Background to this inspection
Updated
23 November 2020
Cedar House is a specialist hospital managed by The Huntercombe Group, providing assessment and treatment in a low secure environment. The service has six wards and capacity for 39 patients. The hospital provides low secure inpatient services for people with a learning disability or autism who have offending or challenging behaviour and complex mental health needs.
The wards include:
- Folkestone ward is an eight-bed ward for male patients.
- Folkestone enhanced low secure (ELS) ward is a six-bed ward for male patients. This area of the ward provided a service to patients who had particularly challenging behaviour.
- Maidstone ward is a six-bed ward for female patients.
- Tonbridge ward is an eight-bed ward for male patients.
- Rochester ward had three male patients as well as single annexes for another three male patients.
- Poplar ward is a locked rehabilitation ward for five male patients. This ward was outside the secure perimeter fence.
Cedar House is registered to provide the following regulated activities;
- assessment or medical treatment for persons detained under the Mental Health Act 1983
- diagnostic and screening procedures
- treatment of disease, disorder or injury
Cedar house has been inspected three times in 2020. Prior to the recent inspection, we carried out a comprehensive inspection of Cedar House in February 2020, following which the hospital was placed in special measures and rated inadequate. We then carried out a focused inspection on 21 July 2020 when we served a warning notice.
Updated
23 November 2020
On the basis of this inspection, the Chief Inspector of Hospitals has recommended that the provider be placed into special measures.
We rated Cedar House inadequate because:
• The hospital was not always able to adequately meet the complex needs of some of the patients. These patients had behaviours that were very challenging for staff to manage but the measures in place to manage their needs and risks (such as long-term segregation and use of physical restraint) had impacted negatively on their quality of life.
• There were high levels of restraint at the hospital. Staff who were unfamiliar with patients did not always follow de-escalation techniques before restraint was used.
• All wards we visited looked tired and showed signs of damage which could present a safety risk for patients. Four of the six wards were visibly unclean. We raised this at the time of the inspection and undertook a further visit five days later and found that short term repairs to the environment had been made. All the wards at the service still looked bare.
• The hospital had insufficient systems and processes in place to ensure all environmental risks were identified and mitigated. The ligature risk assessment did not identify how some of the identified risks should be mitigated.
• Whilst there were always enough staff on each shift, there was an increasing vacancy rate and increasing use of agency staff, many of whom were often unfamiliar with the patients. Therefore, some permanent staff members felt there were not enough staff who knew patients well enough to provide good quality care and meet patient needs at all times.
• We found blanket restrictions on all the secure wards. Button batteries were not allowed on the wards. Patients had not had individual risk assessments to decide whether this restriction was necessary.
• A small number of patients had been receiving care and treatment at the hospital for too long. Senior managers were working with commissioners to identify alternative placements and support the transfer of patients.

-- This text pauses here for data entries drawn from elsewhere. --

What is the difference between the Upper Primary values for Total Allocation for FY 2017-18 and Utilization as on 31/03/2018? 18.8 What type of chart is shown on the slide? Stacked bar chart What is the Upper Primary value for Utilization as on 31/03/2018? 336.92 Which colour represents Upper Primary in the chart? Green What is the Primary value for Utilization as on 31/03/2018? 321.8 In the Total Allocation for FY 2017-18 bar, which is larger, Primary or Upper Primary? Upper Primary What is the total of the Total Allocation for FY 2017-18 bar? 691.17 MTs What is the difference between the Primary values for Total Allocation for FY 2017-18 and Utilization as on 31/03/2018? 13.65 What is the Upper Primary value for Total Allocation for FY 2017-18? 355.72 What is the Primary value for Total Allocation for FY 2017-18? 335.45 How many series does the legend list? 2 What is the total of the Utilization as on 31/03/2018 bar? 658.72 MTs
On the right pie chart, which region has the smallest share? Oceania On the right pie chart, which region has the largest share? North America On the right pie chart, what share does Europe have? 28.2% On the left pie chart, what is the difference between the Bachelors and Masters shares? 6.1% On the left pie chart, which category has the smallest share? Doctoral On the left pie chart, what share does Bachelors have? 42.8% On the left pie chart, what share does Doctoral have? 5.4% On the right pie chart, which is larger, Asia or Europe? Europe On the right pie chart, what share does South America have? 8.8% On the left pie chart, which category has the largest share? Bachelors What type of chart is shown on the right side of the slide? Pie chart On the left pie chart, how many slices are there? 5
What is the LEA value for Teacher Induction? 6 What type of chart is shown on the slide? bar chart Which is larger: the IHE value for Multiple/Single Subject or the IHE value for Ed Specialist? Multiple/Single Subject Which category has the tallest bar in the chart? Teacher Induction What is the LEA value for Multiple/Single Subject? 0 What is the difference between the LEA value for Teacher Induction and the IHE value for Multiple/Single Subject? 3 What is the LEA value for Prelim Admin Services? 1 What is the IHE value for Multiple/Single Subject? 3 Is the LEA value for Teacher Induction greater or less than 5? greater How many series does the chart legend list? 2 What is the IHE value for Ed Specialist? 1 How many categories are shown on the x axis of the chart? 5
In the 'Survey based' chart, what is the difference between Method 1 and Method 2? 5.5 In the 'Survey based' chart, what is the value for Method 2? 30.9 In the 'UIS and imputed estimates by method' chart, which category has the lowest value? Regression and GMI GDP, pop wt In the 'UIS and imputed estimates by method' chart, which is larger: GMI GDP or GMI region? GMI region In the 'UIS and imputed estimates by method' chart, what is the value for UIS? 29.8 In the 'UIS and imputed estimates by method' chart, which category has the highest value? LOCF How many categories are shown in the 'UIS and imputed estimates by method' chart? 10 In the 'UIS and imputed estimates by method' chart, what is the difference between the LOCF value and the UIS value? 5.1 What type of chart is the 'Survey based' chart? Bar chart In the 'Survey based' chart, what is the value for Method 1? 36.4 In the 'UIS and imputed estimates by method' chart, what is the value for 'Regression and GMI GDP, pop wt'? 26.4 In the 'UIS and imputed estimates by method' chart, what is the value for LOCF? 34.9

• Senior managers were not visible in the service and nursing staff felt they did not understand the daily challenges on the wards. Some nursing staff felt that the psychology team were rarely present on the wards. Staff from different disciplines appeared to work in isolation and there was a disconnect between the nursing team and the wide multi-disciplinary team. Whilst ward managers were felt to be supportive, they were not based on the ward which affected their availability to lead and oversee care. Feedback from staff was that they did not always have enough time, training or support to provide person centred care for people.
• Support staff had a limited understanding of why some patients could have section 17 leave and others could not.
However:
• Staff had training on how to recognise and report abuse, and they knew how to apply it. Staff recognised incidents and reported them appropriately. The senior management team had effective working relationships with stakeholders to review patient related incidents.
• The service used systems and processes to safely prescribe, administer, record and store medicines. Staff regularly reviewed the effects of medicines on each patient’s physical health. They knew about and worked towards achieving the aims of STOMP (stopping over-medication of people with a learning disability, autism or both).
• Staff provided a range of treatment and care for patients based on national guidance and best practice; this included access to psychological therapies. Patients had access to occupational therapies. Staff supported patients with their physical health and encouraged them to live healthier lives.
• Staff treated patients with compassion and kindness. They respected patients’ privacy and dignity. They supported patients to understand and manage their care, treatment or condition. Staff actively sought patient feedback on the quality of care provided and enabled them to contribute to decisions about how the hospital operated. They ensured that patients had easy access to independent advocates. Staff informed and involved families and carers appropriately.
• Staff supported patients to access a range of therapeutic activities, opportunities for education and developing skills for employment within the hospital and local community.